### Fragmento citado
En casa comenzaban los primeros preparativos para la reunión de la familia de mi madre. Las primeras que salían a la misa eran mamá y la abuela, las cocineras. Demasiado que hacer para organizar la comida donde nos reuniríamos con el hermano de mi madre y su familia. Por mi parte era el primer día de fiesta en Medeiros y por tanto, el riguroso vestido desbancaba los pantalones y las zapatillas por un día. Con la premura de mi padre para que acelerara mis arreglos tan cercanos a las primeras coqueterías, era el momento de llegar hasta la iglesia desde donde saldría la procesión. “Venga hija, que ya están tocando las campanas…”. Una de las pocas imágenes que tengo de mi abuelo Domingos en aquellos días de fiesta era subido donde los quicios del muro de la entrada al lugar santo, con su boina de domingo y su camisa blanca. Desde allí la visión y el saludo a todos eran perfectos. Con el repicar intenso de las campanas comenzaba el lento trayecto para acompañar a “noso Divino Salvador” en un carrito que dirigía excelentemente mi querido tío Antonio “el Revinva”, animando a todos los feligreses a “botar unha limosna” y agarrar en algún momento las andas de aquel original transporte. Bien adornado con flores y las primeras uvas que comenzaban a madurar, el paso de la procesión iba acumulando a los vecinos que iban incorporándose hasta la salida del pueblo. En aquellos años de mi niñez, el camino a recorrer se hacía en sendas de tierra con sus rebordes de granito, donde uno hacía filigranas para no tropezar o resbalar en algún momento. El que más y el que menos llevaba su moneda para echarla en el cesto de nuestro santiño y acompañarlo en un pequeño trayecto. La demanda de todos era intensa y el trayecto corto para tanto ofrecimiento.

### Listado de datos

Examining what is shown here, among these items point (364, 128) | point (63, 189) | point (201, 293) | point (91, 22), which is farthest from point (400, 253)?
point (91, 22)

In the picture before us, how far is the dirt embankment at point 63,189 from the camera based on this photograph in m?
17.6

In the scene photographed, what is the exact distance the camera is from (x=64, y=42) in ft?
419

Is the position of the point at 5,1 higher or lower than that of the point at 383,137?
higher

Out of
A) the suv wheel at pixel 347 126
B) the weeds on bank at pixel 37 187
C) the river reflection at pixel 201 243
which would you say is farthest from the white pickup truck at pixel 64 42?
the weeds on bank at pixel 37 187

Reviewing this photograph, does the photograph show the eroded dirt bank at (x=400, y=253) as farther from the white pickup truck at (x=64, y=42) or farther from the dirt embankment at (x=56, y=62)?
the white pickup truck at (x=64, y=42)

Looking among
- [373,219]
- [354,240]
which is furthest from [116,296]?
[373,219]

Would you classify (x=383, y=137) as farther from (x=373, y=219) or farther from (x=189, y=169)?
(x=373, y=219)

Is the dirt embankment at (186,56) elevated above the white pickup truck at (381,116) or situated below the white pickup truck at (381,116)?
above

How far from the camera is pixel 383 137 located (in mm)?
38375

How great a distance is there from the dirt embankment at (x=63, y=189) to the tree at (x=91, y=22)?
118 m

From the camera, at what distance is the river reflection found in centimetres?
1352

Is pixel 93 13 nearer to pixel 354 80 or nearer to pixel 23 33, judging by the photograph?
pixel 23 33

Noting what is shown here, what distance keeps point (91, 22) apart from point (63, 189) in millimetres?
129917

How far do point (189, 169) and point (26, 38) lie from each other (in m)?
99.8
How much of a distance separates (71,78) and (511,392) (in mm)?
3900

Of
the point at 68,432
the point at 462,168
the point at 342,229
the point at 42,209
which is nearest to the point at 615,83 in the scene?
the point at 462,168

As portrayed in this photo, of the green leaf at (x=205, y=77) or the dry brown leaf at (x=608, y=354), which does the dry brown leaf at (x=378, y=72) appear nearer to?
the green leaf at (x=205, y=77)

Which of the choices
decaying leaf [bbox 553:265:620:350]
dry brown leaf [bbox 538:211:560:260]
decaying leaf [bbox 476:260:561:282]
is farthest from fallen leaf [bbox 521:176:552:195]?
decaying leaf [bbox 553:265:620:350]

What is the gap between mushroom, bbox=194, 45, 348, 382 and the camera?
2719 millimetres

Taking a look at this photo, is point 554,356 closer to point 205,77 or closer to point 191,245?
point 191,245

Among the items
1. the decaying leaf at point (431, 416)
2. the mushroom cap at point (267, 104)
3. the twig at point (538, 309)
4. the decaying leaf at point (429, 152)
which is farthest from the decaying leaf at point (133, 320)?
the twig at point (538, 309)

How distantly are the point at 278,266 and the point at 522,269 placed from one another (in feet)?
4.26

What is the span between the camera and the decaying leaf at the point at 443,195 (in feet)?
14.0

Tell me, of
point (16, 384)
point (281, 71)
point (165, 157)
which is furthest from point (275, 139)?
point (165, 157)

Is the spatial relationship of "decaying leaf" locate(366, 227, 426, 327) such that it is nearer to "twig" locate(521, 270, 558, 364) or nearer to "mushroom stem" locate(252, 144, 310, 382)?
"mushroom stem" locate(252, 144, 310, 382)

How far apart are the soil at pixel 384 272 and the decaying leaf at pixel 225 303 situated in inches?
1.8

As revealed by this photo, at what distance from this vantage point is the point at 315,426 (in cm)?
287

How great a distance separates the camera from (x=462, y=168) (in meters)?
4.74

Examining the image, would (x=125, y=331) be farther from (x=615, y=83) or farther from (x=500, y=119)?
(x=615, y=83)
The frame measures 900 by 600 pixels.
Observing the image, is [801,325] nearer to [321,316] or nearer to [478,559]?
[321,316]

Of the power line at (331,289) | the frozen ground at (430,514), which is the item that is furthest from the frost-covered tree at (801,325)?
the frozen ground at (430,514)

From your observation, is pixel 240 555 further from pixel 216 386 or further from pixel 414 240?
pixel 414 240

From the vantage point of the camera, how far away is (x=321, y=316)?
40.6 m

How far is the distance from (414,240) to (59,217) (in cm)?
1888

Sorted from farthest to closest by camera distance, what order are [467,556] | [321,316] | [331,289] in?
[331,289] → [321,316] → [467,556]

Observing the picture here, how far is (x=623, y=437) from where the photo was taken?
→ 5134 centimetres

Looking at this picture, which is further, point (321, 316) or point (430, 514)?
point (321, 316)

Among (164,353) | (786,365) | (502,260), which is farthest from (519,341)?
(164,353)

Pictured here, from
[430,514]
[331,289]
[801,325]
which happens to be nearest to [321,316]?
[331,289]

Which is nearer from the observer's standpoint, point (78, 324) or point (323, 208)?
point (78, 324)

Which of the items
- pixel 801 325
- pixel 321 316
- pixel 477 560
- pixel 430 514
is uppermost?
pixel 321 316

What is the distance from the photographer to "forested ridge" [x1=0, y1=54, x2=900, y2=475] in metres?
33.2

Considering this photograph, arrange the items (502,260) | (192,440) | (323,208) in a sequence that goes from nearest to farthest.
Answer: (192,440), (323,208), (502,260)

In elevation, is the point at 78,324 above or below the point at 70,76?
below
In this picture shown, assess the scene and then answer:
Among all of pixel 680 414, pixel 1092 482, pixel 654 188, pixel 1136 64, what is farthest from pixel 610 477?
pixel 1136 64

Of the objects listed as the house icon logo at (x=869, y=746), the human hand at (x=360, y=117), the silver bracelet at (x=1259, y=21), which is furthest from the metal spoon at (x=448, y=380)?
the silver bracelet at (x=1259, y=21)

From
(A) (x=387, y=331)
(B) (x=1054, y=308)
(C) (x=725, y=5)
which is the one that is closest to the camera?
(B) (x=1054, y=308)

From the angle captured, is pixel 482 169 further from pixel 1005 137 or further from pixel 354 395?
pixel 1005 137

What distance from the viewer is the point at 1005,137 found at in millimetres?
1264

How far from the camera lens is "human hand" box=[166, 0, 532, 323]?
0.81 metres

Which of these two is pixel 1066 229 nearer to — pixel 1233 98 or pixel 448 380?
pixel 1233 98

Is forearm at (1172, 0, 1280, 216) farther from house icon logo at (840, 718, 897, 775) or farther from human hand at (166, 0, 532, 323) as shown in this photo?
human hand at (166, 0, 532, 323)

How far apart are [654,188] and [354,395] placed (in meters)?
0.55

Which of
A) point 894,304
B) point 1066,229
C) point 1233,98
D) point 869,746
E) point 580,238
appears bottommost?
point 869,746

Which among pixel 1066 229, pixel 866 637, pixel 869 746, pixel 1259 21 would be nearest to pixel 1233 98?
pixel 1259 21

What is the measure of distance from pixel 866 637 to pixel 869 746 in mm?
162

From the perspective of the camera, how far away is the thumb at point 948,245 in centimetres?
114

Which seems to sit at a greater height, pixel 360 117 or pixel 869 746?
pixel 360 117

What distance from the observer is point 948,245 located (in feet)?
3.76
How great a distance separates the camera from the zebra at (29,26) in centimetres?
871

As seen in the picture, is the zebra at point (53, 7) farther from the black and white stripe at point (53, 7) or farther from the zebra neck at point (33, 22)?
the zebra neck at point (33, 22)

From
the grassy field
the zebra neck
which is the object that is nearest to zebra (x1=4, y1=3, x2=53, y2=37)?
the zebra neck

### Qué se pide
Según el fragmento sobre la fiesta en Medeiros, ¿quién dirigía el carrito que llevaba al Divino Salvador en la procesión? El material no guarda relación con el fragmento.

### Solución propuesta
Lo dirigía el tío Antonio, «el Revinva».